On the field, they played with reckless abandon. The Aztecs had a small but quick defensive line that included Van Leeuwen (5-feet 10-inches, 210 pounds) and Tim Burnett (6-1, 210).

Van Leeuwen and Burnett were primary characters among The Wild Bunch, according to defensive back Galen Pavelko, who had transferred to SDSU from UCLA.

“When you played at UCLA, you came to practice with your chin strap buckled and your shoulder pads on,” said Pavelko, now a construction worker. “When I came to San Diego State, it was a culture shock. The first day of practice, here came Burnett and Van Leeuwen riding their motorcycles in tandem. They were carrying their shirts and shoulder pads. At UCLA, you didn’t do those things. It set the mood for a different environment.”

Though SDSU was not highly recognized in those days, it had plenty of pro prospects.

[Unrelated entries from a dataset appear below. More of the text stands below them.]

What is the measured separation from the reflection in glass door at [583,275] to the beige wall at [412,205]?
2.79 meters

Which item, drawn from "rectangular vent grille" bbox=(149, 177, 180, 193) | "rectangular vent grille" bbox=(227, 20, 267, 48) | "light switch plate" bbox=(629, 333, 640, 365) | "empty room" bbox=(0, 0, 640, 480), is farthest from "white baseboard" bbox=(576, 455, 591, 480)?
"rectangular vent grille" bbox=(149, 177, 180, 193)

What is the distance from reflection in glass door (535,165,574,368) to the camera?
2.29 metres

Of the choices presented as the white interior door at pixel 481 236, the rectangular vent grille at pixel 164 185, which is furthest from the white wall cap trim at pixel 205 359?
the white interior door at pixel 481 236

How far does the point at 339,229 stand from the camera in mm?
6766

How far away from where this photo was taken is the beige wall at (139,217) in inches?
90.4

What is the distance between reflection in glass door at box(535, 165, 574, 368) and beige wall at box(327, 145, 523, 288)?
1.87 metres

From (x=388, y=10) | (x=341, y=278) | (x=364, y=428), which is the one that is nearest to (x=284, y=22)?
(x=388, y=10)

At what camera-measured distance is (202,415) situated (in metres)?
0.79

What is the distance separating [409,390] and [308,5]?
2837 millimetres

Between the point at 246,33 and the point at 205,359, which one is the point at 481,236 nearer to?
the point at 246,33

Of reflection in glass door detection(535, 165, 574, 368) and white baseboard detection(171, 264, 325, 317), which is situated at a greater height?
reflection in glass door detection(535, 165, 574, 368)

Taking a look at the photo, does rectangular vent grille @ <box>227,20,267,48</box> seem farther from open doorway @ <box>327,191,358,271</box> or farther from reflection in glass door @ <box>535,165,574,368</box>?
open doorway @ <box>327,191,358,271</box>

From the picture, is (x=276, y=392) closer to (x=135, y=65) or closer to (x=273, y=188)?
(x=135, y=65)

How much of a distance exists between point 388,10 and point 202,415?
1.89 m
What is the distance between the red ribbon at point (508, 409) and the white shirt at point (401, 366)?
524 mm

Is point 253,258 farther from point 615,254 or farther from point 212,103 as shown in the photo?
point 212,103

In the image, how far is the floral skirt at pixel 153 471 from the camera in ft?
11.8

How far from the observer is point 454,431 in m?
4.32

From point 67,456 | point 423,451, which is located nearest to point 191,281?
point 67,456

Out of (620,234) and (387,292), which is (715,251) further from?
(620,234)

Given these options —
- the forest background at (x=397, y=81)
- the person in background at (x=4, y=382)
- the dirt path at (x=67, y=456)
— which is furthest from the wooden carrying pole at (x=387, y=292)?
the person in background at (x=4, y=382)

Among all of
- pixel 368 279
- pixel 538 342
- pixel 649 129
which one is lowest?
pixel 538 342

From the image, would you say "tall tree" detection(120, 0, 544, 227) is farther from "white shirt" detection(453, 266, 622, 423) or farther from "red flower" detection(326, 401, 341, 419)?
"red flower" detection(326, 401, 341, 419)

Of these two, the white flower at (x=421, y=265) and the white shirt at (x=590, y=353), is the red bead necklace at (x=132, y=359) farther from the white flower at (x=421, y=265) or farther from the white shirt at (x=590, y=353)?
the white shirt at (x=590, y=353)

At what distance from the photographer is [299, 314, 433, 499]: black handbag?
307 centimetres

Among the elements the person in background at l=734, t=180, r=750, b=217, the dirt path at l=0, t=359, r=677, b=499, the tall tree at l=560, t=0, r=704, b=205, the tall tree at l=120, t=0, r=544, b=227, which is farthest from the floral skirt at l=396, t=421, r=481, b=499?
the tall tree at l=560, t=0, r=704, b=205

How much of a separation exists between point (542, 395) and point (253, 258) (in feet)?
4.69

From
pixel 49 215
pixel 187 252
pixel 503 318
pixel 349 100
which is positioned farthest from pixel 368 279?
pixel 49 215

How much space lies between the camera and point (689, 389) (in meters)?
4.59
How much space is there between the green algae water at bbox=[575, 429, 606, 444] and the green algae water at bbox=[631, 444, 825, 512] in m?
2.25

Four seniors from the 1969 team were NFL draftees, and six juniors were drafted the next year.

The list:

--Class of 1969: Dennis Shaw, Buffalo, second round; defensive back Billie Hayes, Cincinnati, fourth round; defensive lineman Lon Woodard, New Orleans, seventh round; Pierson, New York Jets, 12th round.

--Class of 1970: Wide receiver Ken Burrow, Atlanta, second round; offensive linemen Henry Allison and Tom Shellabarger, Philadelphia, fifth round; defensive back Tom Hayes, Atlanta, sixth round; defensive lineman Leon Van Gorkum, Chargers, eighth round; running back Lindsey James, Atlanta, 16th round.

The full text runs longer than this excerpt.